Turnout in Virginia's gubernatorial election appeared to be higher than some predictions, countering conventional wisdom that says negative campaigns depress voter participation.
Originally forecast to have historically low turnout, the steady stream of voters entering Virginia polling centers Tuesday suggested the contentious gubernatorial race did not necessarily deter voters.
"The fact that it's a little higher than expected, I think this election might show two things: Negative campaigns can have an impact on results, and it doesn't necessarily depress the turnout," said Bob Holsworth, a former Virginia Commonwealth University professor and longtime observer of state politics. "The constant barrage reminded people there's an election today."
Well before the traditional Labor Day start to the campaign season, Democrat Terry McAuliffe and Republican Kenneth T. Cuccinelli II were launching negative ads at one another, and the televised swipes only increased thereafter.
But if voters were fatigued, it didn't show when the polls opened Tuesday. By mid-morning at the Cora Kelly School for Math, Science and Technology in Alexandria, about 600 people had voted, a poll volunteer said, which is a surprisingly large high number given the nonpresidential year.

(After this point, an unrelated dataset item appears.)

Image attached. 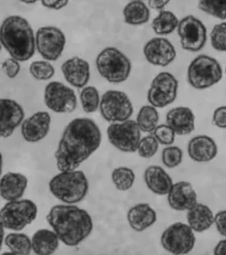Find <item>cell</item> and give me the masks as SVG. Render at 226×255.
<instances>
[{"instance_id":"obj_1","label":"cell","mask_w":226,"mask_h":255,"mask_svg":"<svg viewBox=\"0 0 226 255\" xmlns=\"http://www.w3.org/2000/svg\"><path fill=\"white\" fill-rule=\"evenodd\" d=\"M102 143L98 125L89 118H75L64 129L55 152L60 171L75 170L97 151Z\"/></svg>"},{"instance_id":"obj_2","label":"cell","mask_w":226,"mask_h":255,"mask_svg":"<svg viewBox=\"0 0 226 255\" xmlns=\"http://www.w3.org/2000/svg\"><path fill=\"white\" fill-rule=\"evenodd\" d=\"M46 220L60 242L68 247H78L89 237L94 227L89 213L73 204L53 206Z\"/></svg>"},{"instance_id":"obj_3","label":"cell","mask_w":226,"mask_h":255,"mask_svg":"<svg viewBox=\"0 0 226 255\" xmlns=\"http://www.w3.org/2000/svg\"><path fill=\"white\" fill-rule=\"evenodd\" d=\"M0 43L15 60H30L36 52V35L31 25L23 17L8 16L0 25Z\"/></svg>"},{"instance_id":"obj_4","label":"cell","mask_w":226,"mask_h":255,"mask_svg":"<svg viewBox=\"0 0 226 255\" xmlns=\"http://www.w3.org/2000/svg\"><path fill=\"white\" fill-rule=\"evenodd\" d=\"M49 190L56 199L64 204L79 203L88 193L89 183L80 170L60 171L49 183Z\"/></svg>"},{"instance_id":"obj_5","label":"cell","mask_w":226,"mask_h":255,"mask_svg":"<svg viewBox=\"0 0 226 255\" xmlns=\"http://www.w3.org/2000/svg\"><path fill=\"white\" fill-rule=\"evenodd\" d=\"M95 65L100 76L111 84L124 83L131 74V61L118 48H104L96 57Z\"/></svg>"},{"instance_id":"obj_6","label":"cell","mask_w":226,"mask_h":255,"mask_svg":"<svg viewBox=\"0 0 226 255\" xmlns=\"http://www.w3.org/2000/svg\"><path fill=\"white\" fill-rule=\"evenodd\" d=\"M223 69L218 60L211 56L201 54L191 61L187 68V81L196 90H205L219 83Z\"/></svg>"},{"instance_id":"obj_7","label":"cell","mask_w":226,"mask_h":255,"mask_svg":"<svg viewBox=\"0 0 226 255\" xmlns=\"http://www.w3.org/2000/svg\"><path fill=\"white\" fill-rule=\"evenodd\" d=\"M37 212L36 204L30 199L7 201L0 210V222L5 229L22 231L36 220Z\"/></svg>"},{"instance_id":"obj_8","label":"cell","mask_w":226,"mask_h":255,"mask_svg":"<svg viewBox=\"0 0 226 255\" xmlns=\"http://www.w3.org/2000/svg\"><path fill=\"white\" fill-rule=\"evenodd\" d=\"M100 113L109 123H121L131 118L134 107L129 97L123 92L110 90L103 93L100 102Z\"/></svg>"},{"instance_id":"obj_9","label":"cell","mask_w":226,"mask_h":255,"mask_svg":"<svg viewBox=\"0 0 226 255\" xmlns=\"http://www.w3.org/2000/svg\"><path fill=\"white\" fill-rule=\"evenodd\" d=\"M141 132L138 124L134 120L112 123L107 128L108 140L119 151L131 153L137 151Z\"/></svg>"},{"instance_id":"obj_10","label":"cell","mask_w":226,"mask_h":255,"mask_svg":"<svg viewBox=\"0 0 226 255\" xmlns=\"http://www.w3.org/2000/svg\"><path fill=\"white\" fill-rule=\"evenodd\" d=\"M161 244L164 250L172 255H187L195 247L194 231L186 223H173L163 231Z\"/></svg>"},{"instance_id":"obj_11","label":"cell","mask_w":226,"mask_h":255,"mask_svg":"<svg viewBox=\"0 0 226 255\" xmlns=\"http://www.w3.org/2000/svg\"><path fill=\"white\" fill-rule=\"evenodd\" d=\"M179 82L169 72L159 73L151 82L148 101L155 108H163L174 102L178 96Z\"/></svg>"},{"instance_id":"obj_12","label":"cell","mask_w":226,"mask_h":255,"mask_svg":"<svg viewBox=\"0 0 226 255\" xmlns=\"http://www.w3.org/2000/svg\"><path fill=\"white\" fill-rule=\"evenodd\" d=\"M66 43L67 38L64 32L54 26L41 27L36 31V50L48 61H56L60 59Z\"/></svg>"},{"instance_id":"obj_13","label":"cell","mask_w":226,"mask_h":255,"mask_svg":"<svg viewBox=\"0 0 226 255\" xmlns=\"http://www.w3.org/2000/svg\"><path fill=\"white\" fill-rule=\"evenodd\" d=\"M44 104L58 114H70L77 108L75 91L60 82H51L44 89Z\"/></svg>"},{"instance_id":"obj_14","label":"cell","mask_w":226,"mask_h":255,"mask_svg":"<svg viewBox=\"0 0 226 255\" xmlns=\"http://www.w3.org/2000/svg\"><path fill=\"white\" fill-rule=\"evenodd\" d=\"M178 34L181 47L187 52H197L206 44L207 28L202 20L187 15L179 20Z\"/></svg>"},{"instance_id":"obj_15","label":"cell","mask_w":226,"mask_h":255,"mask_svg":"<svg viewBox=\"0 0 226 255\" xmlns=\"http://www.w3.org/2000/svg\"><path fill=\"white\" fill-rule=\"evenodd\" d=\"M143 54L149 63L157 67H167L174 61L177 52L170 40L154 37L143 47Z\"/></svg>"},{"instance_id":"obj_16","label":"cell","mask_w":226,"mask_h":255,"mask_svg":"<svg viewBox=\"0 0 226 255\" xmlns=\"http://www.w3.org/2000/svg\"><path fill=\"white\" fill-rule=\"evenodd\" d=\"M25 111L20 104L11 99H0V136L7 138L21 125Z\"/></svg>"},{"instance_id":"obj_17","label":"cell","mask_w":226,"mask_h":255,"mask_svg":"<svg viewBox=\"0 0 226 255\" xmlns=\"http://www.w3.org/2000/svg\"><path fill=\"white\" fill-rule=\"evenodd\" d=\"M52 117L48 112H36L24 120L20 132L24 139L28 143H37L44 139L51 128Z\"/></svg>"},{"instance_id":"obj_18","label":"cell","mask_w":226,"mask_h":255,"mask_svg":"<svg viewBox=\"0 0 226 255\" xmlns=\"http://www.w3.org/2000/svg\"><path fill=\"white\" fill-rule=\"evenodd\" d=\"M61 71L68 84L81 89L87 85L90 78V66L87 60L79 57H73L61 66Z\"/></svg>"},{"instance_id":"obj_19","label":"cell","mask_w":226,"mask_h":255,"mask_svg":"<svg viewBox=\"0 0 226 255\" xmlns=\"http://www.w3.org/2000/svg\"><path fill=\"white\" fill-rule=\"evenodd\" d=\"M167 195L169 206L176 211H187L197 203V194L195 189L186 181L173 183Z\"/></svg>"},{"instance_id":"obj_20","label":"cell","mask_w":226,"mask_h":255,"mask_svg":"<svg viewBox=\"0 0 226 255\" xmlns=\"http://www.w3.org/2000/svg\"><path fill=\"white\" fill-rule=\"evenodd\" d=\"M26 175L16 172H8L0 179V197L6 201L20 199L28 187Z\"/></svg>"},{"instance_id":"obj_21","label":"cell","mask_w":226,"mask_h":255,"mask_svg":"<svg viewBox=\"0 0 226 255\" xmlns=\"http://www.w3.org/2000/svg\"><path fill=\"white\" fill-rule=\"evenodd\" d=\"M188 155L196 162H209L218 154V145L209 135H197L189 141Z\"/></svg>"},{"instance_id":"obj_22","label":"cell","mask_w":226,"mask_h":255,"mask_svg":"<svg viewBox=\"0 0 226 255\" xmlns=\"http://www.w3.org/2000/svg\"><path fill=\"white\" fill-rule=\"evenodd\" d=\"M195 116L189 108L178 107L167 113L166 124L176 135H186L195 130Z\"/></svg>"},{"instance_id":"obj_23","label":"cell","mask_w":226,"mask_h":255,"mask_svg":"<svg viewBox=\"0 0 226 255\" xmlns=\"http://www.w3.org/2000/svg\"><path fill=\"white\" fill-rule=\"evenodd\" d=\"M156 213L148 203H139L129 209L127 222L137 232L146 231L156 222Z\"/></svg>"},{"instance_id":"obj_24","label":"cell","mask_w":226,"mask_h":255,"mask_svg":"<svg viewBox=\"0 0 226 255\" xmlns=\"http://www.w3.org/2000/svg\"><path fill=\"white\" fill-rule=\"evenodd\" d=\"M144 181L147 187L157 195H167L173 185L171 176L163 167L154 165L146 168Z\"/></svg>"},{"instance_id":"obj_25","label":"cell","mask_w":226,"mask_h":255,"mask_svg":"<svg viewBox=\"0 0 226 255\" xmlns=\"http://www.w3.org/2000/svg\"><path fill=\"white\" fill-rule=\"evenodd\" d=\"M187 218L188 225L195 232H203L214 224L212 210L206 205L198 202L187 210Z\"/></svg>"},{"instance_id":"obj_26","label":"cell","mask_w":226,"mask_h":255,"mask_svg":"<svg viewBox=\"0 0 226 255\" xmlns=\"http://www.w3.org/2000/svg\"><path fill=\"white\" fill-rule=\"evenodd\" d=\"M31 240L32 251L36 255H52L60 247V238L53 230H38L34 233Z\"/></svg>"},{"instance_id":"obj_27","label":"cell","mask_w":226,"mask_h":255,"mask_svg":"<svg viewBox=\"0 0 226 255\" xmlns=\"http://www.w3.org/2000/svg\"><path fill=\"white\" fill-rule=\"evenodd\" d=\"M126 23L140 26L147 23L151 18V10L143 1H130L123 9Z\"/></svg>"},{"instance_id":"obj_28","label":"cell","mask_w":226,"mask_h":255,"mask_svg":"<svg viewBox=\"0 0 226 255\" xmlns=\"http://www.w3.org/2000/svg\"><path fill=\"white\" fill-rule=\"evenodd\" d=\"M179 23V19L175 15L174 12L162 10L159 12L158 15L152 20L151 27L156 35L166 36L173 33L178 28Z\"/></svg>"},{"instance_id":"obj_29","label":"cell","mask_w":226,"mask_h":255,"mask_svg":"<svg viewBox=\"0 0 226 255\" xmlns=\"http://www.w3.org/2000/svg\"><path fill=\"white\" fill-rule=\"evenodd\" d=\"M4 245L14 255H28L32 252V240L28 235L12 232L4 238Z\"/></svg>"},{"instance_id":"obj_30","label":"cell","mask_w":226,"mask_h":255,"mask_svg":"<svg viewBox=\"0 0 226 255\" xmlns=\"http://www.w3.org/2000/svg\"><path fill=\"white\" fill-rule=\"evenodd\" d=\"M159 122V114L156 108L151 105L143 106L137 115L136 123L141 131L144 133H152L157 127Z\"/></svg>"},{"instance_id":"obj_31","label":"cell","mask_w":226,"mask_h":255,"mask_svg":"<svg viewBox=\"0 0 226 255\" xmlns=\"http://www.w3.org/2000/svg\"><path fill=\"white\" fill-rule=\"evenodd\" d=\"M111 180L119 191H128L133 187L135 183V172L130 167H117L111 173Z\"/></svg>"},{"instance_id":"obj_32","label":"cell","mask_w":226,"mask_h":255,"mask_svg":"<svg viewBox=\"0 0 226 255\" xmlns=\"http://www.w3.org/2000/svg\"><path fill=\"white\" fill-rule=\"evenodd\" d=\"M80 104L83 111L87 114L95 113L100 107V94L98 90L94 86H85L82 88L80 94Z\"/></svg>"},{"instance_id":"obj_33","label":"cell","mask_w":226,"mask_h":255,"mask_svg":"<svg viewBox=\"0 0 226 255\" xmlns=\"http://www.w3.org/2000/svg\"><path fill=\"white\" fill-rule=\"evenodd\" d=\"M198 7L209 15L226 20V0H199Z\"/></svg>"},{"instance_id":"obj_34","label":"cell","mask_w":226,"mask_h":255,"mask_svg":"<svg viewBox=\"0 0 226 255\" xmlns=\"http://www.w3.org/2000/svg\"><path fill=\"white\" fill-rule=\"evenodd\" d=\"M29 73L38 81H47L55 75V68L48 60H36L30 64Z\"/></svg>"},{"instance_id":"obj_35","label":"cell","mask_w":226,"mask_h":255,"mask_svg":"<svg viewBox=\"0 0 226 255\" xmlns=\"http://www.w3.org/2000/svg\"><path fill=\"white\" fill-rule=\"evenodd\" d=\"M211 46L219 52H226V21L216 24L211 33Z\"/></svg>"},{"instance_id":"obj_36","label":"cell","mask_w":226,"mask_h":255,"mask_svg":"<svg viewBox=\"0 0 226 255\" xmlns=\"http://www.w3.org/2000/svg\"><path fill=\"white\" fill-rule=\"evenodd\" d=\"M183 151L180 148L173 145H168L162 151V160L165 167L174 168L182 162Z\"/></svg>"},{"instance_id":"obj_37","label":"cell","mask_w":226,"mask_h":255,"mask_svg":"<svg viewBox=\"0 0 226 255\" xmlns=\"http://www.w3.org/2000/svg\"><path fill=\"white\" fill-rule=\"evenodd\" d=\"M159 143L153 135H146L140 140L137 151L144 159H150L158 151Z\"/></svg>"},{"instance_id":"obj_38","label":"cell","mask_w":226,"mask_h":255,"mask_svg":"<svg viewBox=\"0 0 226 255\" xmlns=\"http://www.w3.org/2000/svg\"><path fill=\"white\" fill-rule=\"evenodd\" d=\"M152 135L155 136L159 143L163 145H171L174 143L176 133L169 125L162 124L159 126L157 125L155 130L152 132Z\"/></svg>"},{"instance_id":"obj_39","label":"cell","mask_w":226,"mask_h":255,"mask_svg":"<svg viewBox=\"0 0 226 255\" xmlns=\"http://www.w3.org/2000/svg\"><path fill=\"white\" fill-rule=\"evenodd\" d=\"M2 68L4 70L5 75L13 79L15 78L16 76L19 75L20 71V61L13 59V58H9L4 60V62L2 63Z\"/></svg>"},{"instance_id":"obj_40","label":"cell","mask_w":226,"mask_h":255,"mask_svg":"<svg viewBox=\"0 0 226 255\" xmlns=\"http://www.w3.org/2000/svg\"><path fill=\"white\" fill-rule=\"evenodd\" d=\"M212 122L215 126L220 128H226V107L222 106L217 108L213 114Z\"/></svg>"},{"instance_id":"obj_41","label":"cell","mask_w":226,"mask_h":255,"mask_svg":"<svg viewBox=\"0 0 226 255\" xmlns=\"http://www.w3.org/2000/svg\"><path fill=\"white\" fill-rule=\"evenodd\" d=\"M214 223L219 234L226 238V210L219 211L215 215Z\"/></svg>"},{"instance_id":"obj_42","label":"cell","mask_w":226,"mask_h":255,"mask_svg":"<svg viewBox=\"0 0 226 255\" xmlns=\"http://www.w3.org/2000/svg\"><path fill=\"white\" fill-rule=\"evenodd\" d=\"M44 7L52 10H60L68 4L69 0H41Z\"/></svg>"},{"instance_id":"obj_43","label":"cell","mask_w":226,"mask_h":255,"mask_svg":"<svg viewBox=\"0 0 226 255\" xmlns=\"http://www.w3.org/2000/svg\"><path fill=\"white\" fill-rule=\"evenodd\" d=\"M171 0H149V7L157 11H162Z\"/></svg>"},{"instance_id":"obj_44","label":"cell","mask_w":226,"mask_h":255,"mask_svg":"<svg viewBox=\"0 0 226 255\" xmlns=\"http://www.w3.org/2000/svg\"><path fill=\"white\" fill-rule=\"evenodd\" d=\"M214 255H226V239H223L221 241H219V243L216 246L214 249Z\"/></svg>"},{"instance_id":"obj_45","label":"cell","mask_w":226,"mask_h":255,"mask_svg":"<svg viewBox=\"0 0 226 255\" xmlns=\"http://www.w3.org/2000/svg\"><path fill=\"white\" fill-rule=\"evenodd\" d=\"M4 225L0 222V250L4 243Z\"/></svg>"},{"instance_id":"obj_46","label":"cell","mask_w":226,"mask_h":255,"mask_svg":"<svg viewBox=\"0 0 226 255\" xmlns=\"http://www.w3.org/2000/svg\"><path fill=\"white\" fill-rule=\"evenodd\" d=\"M19 1L21 2V3H24V4H32L38 2L39 0H19Z\"/></svg>"},{"instance_id":"obj_47","label":"cell","mask_w":226,"mask_h":255,"mask_svg":"<svg viewBox=\"0 0 226 255\" xmlns=\"http://www.w3.org/2000/svg\"><path fill=\"white\" fill-rule=\"evenodd\" d=\"M2 168H3V156L0 152V175L2 174Z\"/></svg>"},{"instance_id":"obj_48","label":"cell","mask_w":226,"mask_h":255,"mask_svg":"<svg viewBox=\"0 0 226 255\" xmlns=\"http://www.w3.org/2000/svg\"><path fill=\"white\" fill-rule=\"evenodd\" d=\"M1 49H2V44L0 43V52H1Z\"/></svg>"},{"instance_id":"obj_49","label":"cell","mask_w":226,"mask_h":255,"mask_svg":"<svg viewBox=\"0 0 226 255\" xmlns=\"http://www.w3.org/2000/svg\"><path fill=\"white\" fill-rule=\"evenodd\" d=\"M131 1H143V0H131Z\"/></svg>"},{"instance_id":"obj_50","label":"cell","mask_w":226,"mask_h":255,"mask_svg":"<svg viewBox=\"0 0 226 255\" xmlns=\"http://www.w3.org/2000/svg\"></svg>"},{"instance_id":"obj_51","label":"cell","mask_w":226,"mask_h":255,"mask_svg":"<svg viewBox=\"0 0 226 255\" xmlns=\"http://www.w3.org/2000/svg\"><path fill=\"white\" fill-rule=\"evenodd\" d=\"M0 138H1V136H0Z\"/></svg>"}]
</instances>
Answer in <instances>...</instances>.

"I don't know the cause, but it may be that it's not just an election with a bunch of delegates," he said.
Walking out of the center, 63-year-old Gilbert Teasley said he tries to vote on every Election Day, "but especially this one I thought was really important."
"McAuliffe might not be the best candidate, but he can kind of get us headed in the right direction," he added.
Having to choose between the more palatable of two candidates could actually be a reason for a boost in voter participation, suggested Mark Rozell, a professor of public policy at George Mason University.
"If you think the one person is really bad, you're going to be out there voting for the lesser of two evils," he said. "It's a common misperception that negative campaigns drive voting participation down. Oftentimes it's quite the opposite. Negative campaigns may drive up the intensity of opposition to one of the candidates and actually end up vastly increasing turnouts."
The perception that negative campaigns could keep voters at bay got its start in the 1980s, said Quentin Kidd, the director of Christopher Newport University's Wason Center for Public Policy,
"Negative campaigns via television first became a big force in politics and people noticed that people got depressed and turned-off on politics," he said. "They complained how nasty it is. There were a couple of elections where the turnout was lower than expected and it was attributed to negative campaigns."
But that notion might not be accurate anymore, Mr. Kidd said. A negative campaign can actually energize a candidate's supporters.
"It's almost like 'Oh, yeah, good hit. I don't like that guy either,' " Mr. Kidd said. "I think we've just got a more sophisticated view of what a negative campaign can do."
The candidates' sparring might have been what drove so many voters to the polls, Mr. Rozell said, because in some cases when a race isn't exciting, the result can be low participation.
"It's not whether campaigns are positive or negative, it's the intensity of feelings voters have in one direction or another," Mr. Rozell said. "You don't need to get a positive reason to go vote, you just need a reason to vote."